Excerpts of spatial question data
···
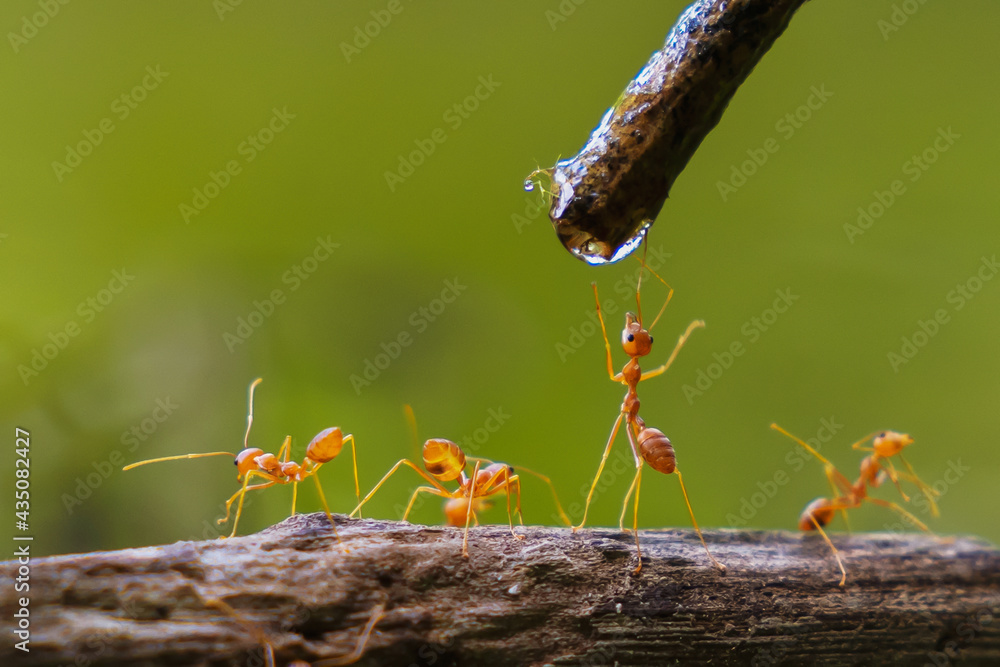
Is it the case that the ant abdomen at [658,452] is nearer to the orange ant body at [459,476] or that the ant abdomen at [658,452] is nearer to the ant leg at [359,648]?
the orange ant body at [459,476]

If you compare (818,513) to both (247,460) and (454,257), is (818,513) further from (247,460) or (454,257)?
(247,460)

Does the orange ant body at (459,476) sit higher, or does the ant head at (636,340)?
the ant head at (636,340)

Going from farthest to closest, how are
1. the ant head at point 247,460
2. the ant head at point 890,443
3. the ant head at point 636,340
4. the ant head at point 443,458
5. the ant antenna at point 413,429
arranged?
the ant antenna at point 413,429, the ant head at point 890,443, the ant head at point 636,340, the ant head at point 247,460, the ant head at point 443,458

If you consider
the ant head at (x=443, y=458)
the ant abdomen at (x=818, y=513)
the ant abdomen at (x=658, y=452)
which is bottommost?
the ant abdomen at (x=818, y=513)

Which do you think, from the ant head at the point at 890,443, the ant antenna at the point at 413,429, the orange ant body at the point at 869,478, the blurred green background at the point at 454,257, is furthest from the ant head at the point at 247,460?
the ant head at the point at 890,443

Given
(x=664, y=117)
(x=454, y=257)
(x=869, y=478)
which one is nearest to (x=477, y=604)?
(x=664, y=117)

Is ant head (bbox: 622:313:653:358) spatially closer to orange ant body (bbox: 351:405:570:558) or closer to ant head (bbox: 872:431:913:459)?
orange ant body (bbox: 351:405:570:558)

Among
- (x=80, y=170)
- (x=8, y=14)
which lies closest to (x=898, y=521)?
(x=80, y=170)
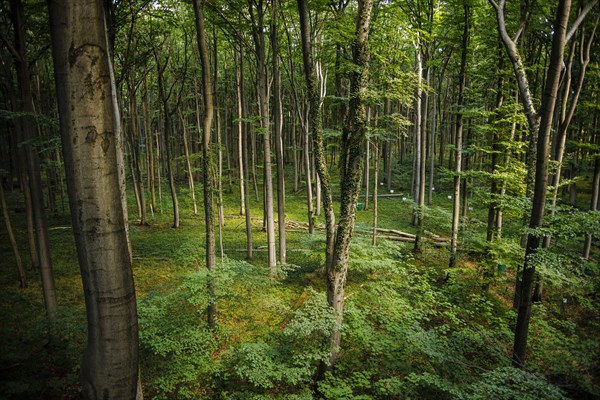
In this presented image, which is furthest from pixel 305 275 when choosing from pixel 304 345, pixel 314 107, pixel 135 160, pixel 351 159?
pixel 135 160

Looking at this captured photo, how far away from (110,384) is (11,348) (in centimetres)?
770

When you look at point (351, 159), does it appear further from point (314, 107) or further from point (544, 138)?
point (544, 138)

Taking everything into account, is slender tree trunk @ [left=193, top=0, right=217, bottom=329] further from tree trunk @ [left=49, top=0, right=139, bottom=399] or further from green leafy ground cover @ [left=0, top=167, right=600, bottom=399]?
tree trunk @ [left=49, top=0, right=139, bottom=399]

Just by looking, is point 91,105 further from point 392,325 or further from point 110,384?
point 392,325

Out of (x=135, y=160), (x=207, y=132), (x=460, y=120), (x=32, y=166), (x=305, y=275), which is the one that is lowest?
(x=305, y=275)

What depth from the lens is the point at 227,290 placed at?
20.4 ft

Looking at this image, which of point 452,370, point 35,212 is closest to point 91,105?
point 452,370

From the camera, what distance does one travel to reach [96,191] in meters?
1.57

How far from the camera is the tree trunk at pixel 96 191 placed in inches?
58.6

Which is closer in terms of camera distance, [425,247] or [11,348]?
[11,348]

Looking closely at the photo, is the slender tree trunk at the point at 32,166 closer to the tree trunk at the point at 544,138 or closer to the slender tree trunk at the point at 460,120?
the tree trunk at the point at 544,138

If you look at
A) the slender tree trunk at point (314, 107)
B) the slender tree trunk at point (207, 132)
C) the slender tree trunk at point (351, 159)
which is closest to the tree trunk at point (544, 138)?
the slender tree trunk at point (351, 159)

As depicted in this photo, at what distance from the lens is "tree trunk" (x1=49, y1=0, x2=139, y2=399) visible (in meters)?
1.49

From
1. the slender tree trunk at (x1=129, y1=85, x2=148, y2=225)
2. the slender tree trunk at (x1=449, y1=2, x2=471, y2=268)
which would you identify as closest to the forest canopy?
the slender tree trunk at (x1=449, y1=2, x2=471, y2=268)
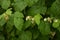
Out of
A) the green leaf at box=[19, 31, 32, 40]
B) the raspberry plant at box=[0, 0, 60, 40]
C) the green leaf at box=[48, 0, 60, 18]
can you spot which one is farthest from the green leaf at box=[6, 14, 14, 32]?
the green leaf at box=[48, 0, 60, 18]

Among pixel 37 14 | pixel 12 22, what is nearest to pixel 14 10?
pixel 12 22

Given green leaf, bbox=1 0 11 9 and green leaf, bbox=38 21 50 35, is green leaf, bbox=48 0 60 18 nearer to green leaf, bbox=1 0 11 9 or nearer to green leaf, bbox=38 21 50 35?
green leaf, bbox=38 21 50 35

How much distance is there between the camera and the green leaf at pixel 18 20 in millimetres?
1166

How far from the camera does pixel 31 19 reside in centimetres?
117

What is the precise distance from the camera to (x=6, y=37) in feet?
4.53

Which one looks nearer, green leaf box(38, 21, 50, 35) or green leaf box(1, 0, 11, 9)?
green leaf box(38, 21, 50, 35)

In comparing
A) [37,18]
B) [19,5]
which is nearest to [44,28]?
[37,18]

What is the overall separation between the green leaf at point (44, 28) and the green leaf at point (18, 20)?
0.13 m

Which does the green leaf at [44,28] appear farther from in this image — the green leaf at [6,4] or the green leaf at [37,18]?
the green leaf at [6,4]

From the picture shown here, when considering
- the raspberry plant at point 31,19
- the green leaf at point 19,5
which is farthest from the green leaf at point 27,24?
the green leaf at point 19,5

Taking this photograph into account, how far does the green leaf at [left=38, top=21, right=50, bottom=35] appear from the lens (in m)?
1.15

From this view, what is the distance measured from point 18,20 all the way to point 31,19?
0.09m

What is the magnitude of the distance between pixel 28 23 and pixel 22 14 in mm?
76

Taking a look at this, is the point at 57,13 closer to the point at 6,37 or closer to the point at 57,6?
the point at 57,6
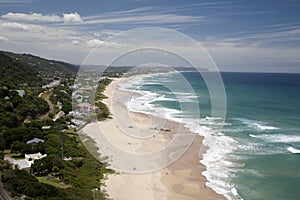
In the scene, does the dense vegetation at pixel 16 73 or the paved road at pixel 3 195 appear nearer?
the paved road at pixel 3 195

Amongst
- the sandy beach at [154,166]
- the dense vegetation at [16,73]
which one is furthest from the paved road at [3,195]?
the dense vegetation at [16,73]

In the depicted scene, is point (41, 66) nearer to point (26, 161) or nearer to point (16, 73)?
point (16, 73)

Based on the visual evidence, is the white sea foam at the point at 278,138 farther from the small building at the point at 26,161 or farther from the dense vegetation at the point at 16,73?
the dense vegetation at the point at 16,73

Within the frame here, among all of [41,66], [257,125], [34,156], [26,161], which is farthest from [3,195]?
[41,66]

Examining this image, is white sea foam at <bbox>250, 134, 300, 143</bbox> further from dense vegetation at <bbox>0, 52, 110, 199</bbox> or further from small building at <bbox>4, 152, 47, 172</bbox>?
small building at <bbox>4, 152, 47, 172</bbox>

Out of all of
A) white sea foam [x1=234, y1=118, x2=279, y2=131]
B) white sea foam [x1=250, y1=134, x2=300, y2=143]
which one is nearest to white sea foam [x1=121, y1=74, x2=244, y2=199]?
···
## PROBLEM:
Copy the listing word for word, excluding its pictures.

## WRITTEN REPLY:
Is it the case that the ant abdomen at [658,452] is nearer to the orange ant body at [459,476] or that the ant abdomen at [658,452] is nearer to the ant leg at [359,648]?
the orange ant body at [459,476]

If you compare (818,513) to both (247,460) and (454,257), is (818,513) further from (247,460) or (454,257)?
(247,460)

Does the orange ant body at (459,476) sit higher, or does the ant head at (636,340)?
the ant head at (636,340)

Going from farthest to closest, how are
1. the ant head at point 247,460
2. the ant head at point 890,443
3. the ant head at point 636,340
4. the ant head at point 443,458
5. the ant antenna at point 413,429
arranged?
the ant antenna at point 413,429, the ant head at point 890,443, the ant head at point 636,340, the ant head at point 247,460, the ant head at point 443,458

If you consider
the ant head at (x=443, y=458)
the ant abdomen at (x=818, y=513)
the ant abdomen at (x=658, y=452)
which is bottommost?
the ant abdomen at (x=818, y=513)

Which do you think, from the ant head at the point at 890,443, the ant antenna at the point at 413,429, the orange ant body at the point at 869,478, the blurred green background at the point at 454,257, is furthest from the ant head at the point at 247,460?
the ant head at the point at 890,443

Given
(x=664, y=117)
(x=454, y=257)
(x=869, y=478)
which one is nearest to (x=477, y=604)?
(x=664, y=117)

Is ant head (bbox: 622:313:653:358) spatially closer to orange ant body (bbox: 351:405:570:558) or closer to ant head (bbox: 872:431:913:459)?
orange ant body (bbox: 351:405:570:558)

Among
- (x=80, y=170)
- (x=8, y=14)
which lies closest to (x=898, y=521)?
(x=80, y=170)
In this presented image, which is furthest from pixel 305 275 when choosing from pixel 304 345, pixel 314 107, pixel 135 160, pixel 351 159?
pixel 135 160

Looking at this captured photo, how far away from (110,384) is (11,348) (in centimetres)?
770

When you look at point (351, 159), does it appear further from point (314, 107) or further from point (544, 138)?
point (544, 138)

Taking everything into account, is slender tree trunk @ [left=193, top=0, right=217, bottom=329] further from tree trunk @ [left=49, top=0, right=139, bottom=399] or further from green leafy ground cover @ [left=0, top=167, right=600, bottom=399]?
tree trunk @ [left=49, top=0, right=139, bottom=399]

Just by looking, is point 91,105 further from point 392,325 or further from point 110,384?
point 392,325

Out of (x=135, y=160), (x=207, y=132), (x=460, y=120), (x=32, y=166), (x=305, y=275), which is the one that is lowest?
(x=305, y=275)

What depth from the lens is the point at 227,290 placed at?
20.4 ft

Looking at this image, which of point 452,370, point 35,212 is closest to point 91,105?
point 452,370

From the camera, what distance does one travel to reach [96,191] in meters?
1.57

How far from the camera is the tree trunk at pixel 96 191 placed in inches?
58.6

Which is closer in terms of camera distance, [425,247] or [11,348]?
[11,348]

Looking closely at the photo, is the slender tree trunk at the point at 32,166 closer to the tree trunk at the point at 544,138 or closer to the slender tree trunk at the point at 460,120?
the tree trunk at the point at 544,138

If you look at
A) the slender tree trunk at point (314, 107)
B) the slender tree trunk at point (207, 132)
C) the slender tree trunk at point (351, 159)
which is closest to the tree trunk at point (544, 138)?
the slender tree trunk at point (351, 159)

As depicted in this photo, at what distance from the lens is "tree trunk" (x1=49, y1=0, x2=139, y2=399) visible (in meters)?
1.49

From
1. the slender tree trunk at (x1=129, y1=85, x2=148, y2=225)
2. the slender tree trunk at (x1=449, y1=2, x2=471, y2=268)
which would you identify as closest to the forest canopy?
the slender tree trunk at (x1=449, y1=2, x2=471, y2=268)
Out of
A) the green leaf at box=[19, 31, 32, 40]
B) the raspberry plant at box=[0, 0, 60, 40]
C) the green leaf at box=[48, 0, 60, 18]
can you spot which one is farthest from the green leaf at box=[6, 14, 14, 32]?
the green leaf at box=[48, 0, 60, 18]

Among pixel 37 14 | pixel 12 22, what is nearest to pixel 14 10?
pixel 12 22

Given green leaf, bbox=1 0 11 9 and green leaf, bbox=38 21 50 35, is green leaf, bbox=48 0 60 18 nearer to green leaf, bbox=1 0 11 9 or nearer to green leaf, bbox=38 21 50 35?
green leaf, bbox=38 21 50 35

How much distance is there between the camera and the green leaf at pixel 18 20 in millimetres?
1166

How far from the camera does pixel 31 19 reside in centimetres?
117

What is the precise distance from the camera to (x=6, y=37) in feet?
4.53

Which one looks nearer, green leaf box(38, 21, 50, 35) or green leaf box(1, 0, 11, 9)?
green leaf box(38, 21, 50, 35)

In comparing
A) [37,18]
B) [19,5]
which is nearest to [44,28]?
[37,18]

What is the overall separation between the green leaf at point (44, 28) and the green leaf at point (18, 20)?
0.13 m

Which does the green leaf at [44,28] appear farther from in this image — the green leaf at [6,4] or the green leaf at [37,18]?
the green leaf at [6,4]

From the picture shown here, when considering
- the raspberry plant at point 31,19
- the green leaf at point 19,5
which is farthest from the green leaf at point 27,24?
the green leaf at point 19,5

Taking this photograph into account, how far does the green leaf at [left=38, top=21, right=50, bottom=35] appear from the lens (in m)?
1.15

From this view, what is the distance measured from point 18,20 all the way to point 31,19?
0.09m

What is the magnitude of the distance between pixel 28 23 and pixel 22 14 in mm?
76

Taking a look at this, is the point at 57,13 closer to the point at 6,37 or closer to the point at 57,6?
the point at 57,6
In the scene, does the dense vegetation at pixel 16 73 or the paved road at pixel 3 195 appear nearer?
the paved road at pixel 3 195

Amongst
- the sandy beach at [154,166]
- the dense vegetation at [16,73]
which one is furthest from the paved road at [3,195]?
the dense vegetation at [16,73]

In the depicted scene, is point (41, 66) nearer to point (26, 161) or nearer to point (16, 73)?
point (16, 73)

Based on the visual evidence, is the white sea foam at the point at 278,138 farther from the small building at the point at 26,161 or farther from the dense vegetation at the point at 16,73?
the dense vegetation at the point at 16,73

Within the frame here, among all of [41,66], [257,125], [34,156], [26,161], which is farthest from [3,195]?
[41,66]

Examining this image, is white sea foam at <bbox>250, 134, 300, 143</bbox> further from dense vegetation at <bbox>0, 52, 110, 199</bbox> or further from small building at <bbox>4, 152, 47, 172</bbox>?
small building at <bbox>4, 152, 47, 172</bbox>

Out of all of
A) white sea foam [x1=234, y1=118, x2=279, y2=131]
B) white sea foam [x1=250, y1=134, x2=300, y2=143]
which one is nearest to white sea foam [x1=121, y1=74, x2=244, y2=199]?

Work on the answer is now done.